Original Article ↗ Hacker News Discussion ↗

What Apple Is Changing

  • Previously, both normal iCloud mail and Hide My Email (HME) aliases were @icloud.com, making them indistinguishable by domain.
  • Apple is moving both Sign in with Apple relay addresses and HME aliases to @private.icloud.com.
  • Legacy @icloud.com / older domains will continue to work and forward mail.

Why This Enables Easier Blocking

  • Many services already block “temporary/anonymous” email domains via domain blocklists.
  • Before: blocking icloud.com would also block millions of legitimate users, so it was impractical.
  • After: services can block private.icloud.com as a “temp/relay” domain while still accepting icloud.com.
  • This is compared to how services banned Mailinator and similar throwaway domains once widely used.

Impact on Privacy and Usability

  • HME is valued for:
    • Hiding the real address and reducing cross‑site correlation.
    • One-alias-per-site tracking of leaks and easy revocation.
  • Many see the change as a “win for trackers,” making HME much easier to refuse and therefore less useful.
  • Some argue determined sites already detect HME patterns, so the change is unnecessary harm.
  • There is confusion but partial clarification that HME addresses can be used to reply, but not for arbitrary “spam.”
  • Concerns about ecosystem lock‑in: hundreds of logins tied to Apple’s relay; uncertainty about behavior if iCloud+ is canceled (reports: aliases still receive, but management/reply may be lost).

Debate Over Real-World Blocking

  • Some think “no reasonable business” will ban Apple’s private domain, especially if it affects affluent Apple users.
  • Others report many examples of alias or privacy domains already blocked (Proton aliases, SimpleLogin, some custom domains, some TLDs, temp services).
  • Clarification: a site can accept Sign in with Apple while still banning @private.icloud.com for manual email signup, so SSO doesn’t fully protect HME.

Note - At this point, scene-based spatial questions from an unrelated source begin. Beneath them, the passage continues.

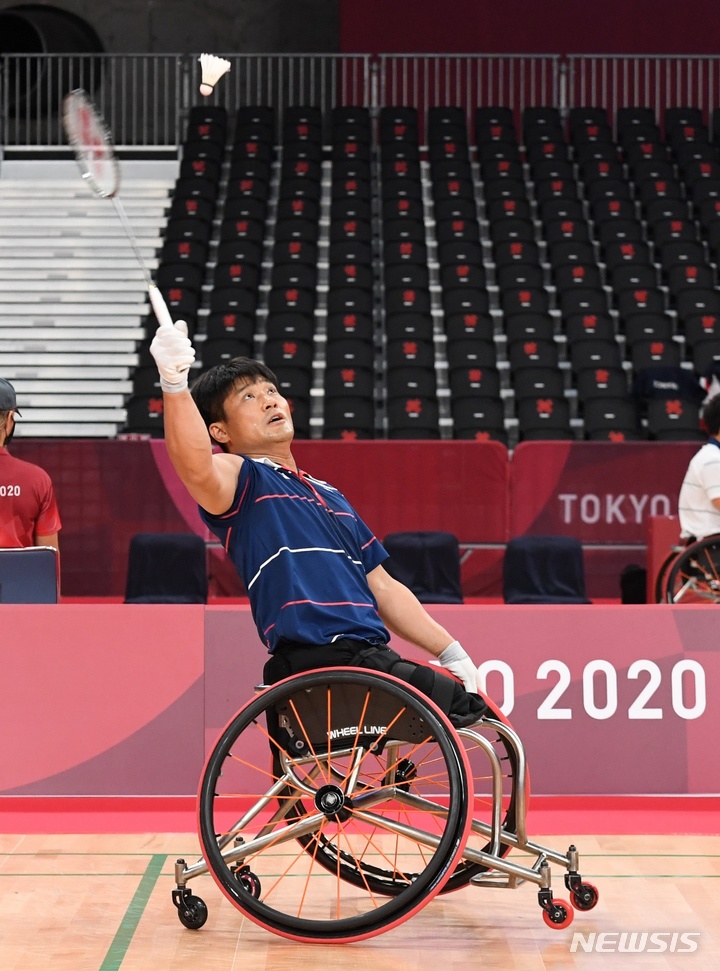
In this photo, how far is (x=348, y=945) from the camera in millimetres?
2955

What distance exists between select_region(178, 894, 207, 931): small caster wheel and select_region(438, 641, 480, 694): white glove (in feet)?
2.90

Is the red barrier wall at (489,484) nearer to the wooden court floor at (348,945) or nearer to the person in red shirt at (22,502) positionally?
the person in red shirt at (22,502)

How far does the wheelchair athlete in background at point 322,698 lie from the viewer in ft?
9.20

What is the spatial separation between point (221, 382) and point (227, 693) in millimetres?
1698

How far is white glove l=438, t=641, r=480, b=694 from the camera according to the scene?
3.21 meters

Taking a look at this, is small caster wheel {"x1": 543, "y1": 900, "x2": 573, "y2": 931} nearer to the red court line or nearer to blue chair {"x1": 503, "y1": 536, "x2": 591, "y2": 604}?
the red court line

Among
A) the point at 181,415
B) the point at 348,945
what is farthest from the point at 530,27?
the point at 348,945

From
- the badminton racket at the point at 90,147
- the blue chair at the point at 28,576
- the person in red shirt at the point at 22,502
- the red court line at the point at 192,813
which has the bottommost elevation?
the red court line at the point at 192,813

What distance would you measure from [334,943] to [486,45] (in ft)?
52.7

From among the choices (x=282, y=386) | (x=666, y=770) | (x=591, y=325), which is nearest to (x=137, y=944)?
(x=666, y=770)

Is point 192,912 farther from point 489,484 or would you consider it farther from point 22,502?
point 489,484

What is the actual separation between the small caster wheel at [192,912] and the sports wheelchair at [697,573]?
3.74 meters

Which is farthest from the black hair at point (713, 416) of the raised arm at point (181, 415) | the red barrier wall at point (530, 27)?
the red barrier wall at point (530, 27)

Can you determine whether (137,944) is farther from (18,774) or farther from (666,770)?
(666,770)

Alternatives and Workarounds

  • Suggested substitutes:
    • Custom domains with catch‑all or subdomains, often via Cloudflare routing.
    • Alias services like SimpleLogin, addy.io, Fastmail masked email, Proton aliases, sometimes integrated with password managers.
  • Tradeoffs noted:
    • Better portability but weaker privacy herd (unique domain becomes an identifier across leaks).
    • Some services whitelist only big providers or block custom/“weird” domains and certain TLDs.
    • SPF/DKIM/DMARC and forwarding/SRS add technical friction, though some say they’re manageable.

Speculation on Apple’s Motives

  • The rationale is unclear.
  • Theories include:
    • Internal “simplification” or unification of email systems.
    • Protecting Apple mail infrastructure from spam/abuse reputational issues.
    • Bowing to external pressure from anti‑privacy interests.
  • No definitive explanation is given in the thread.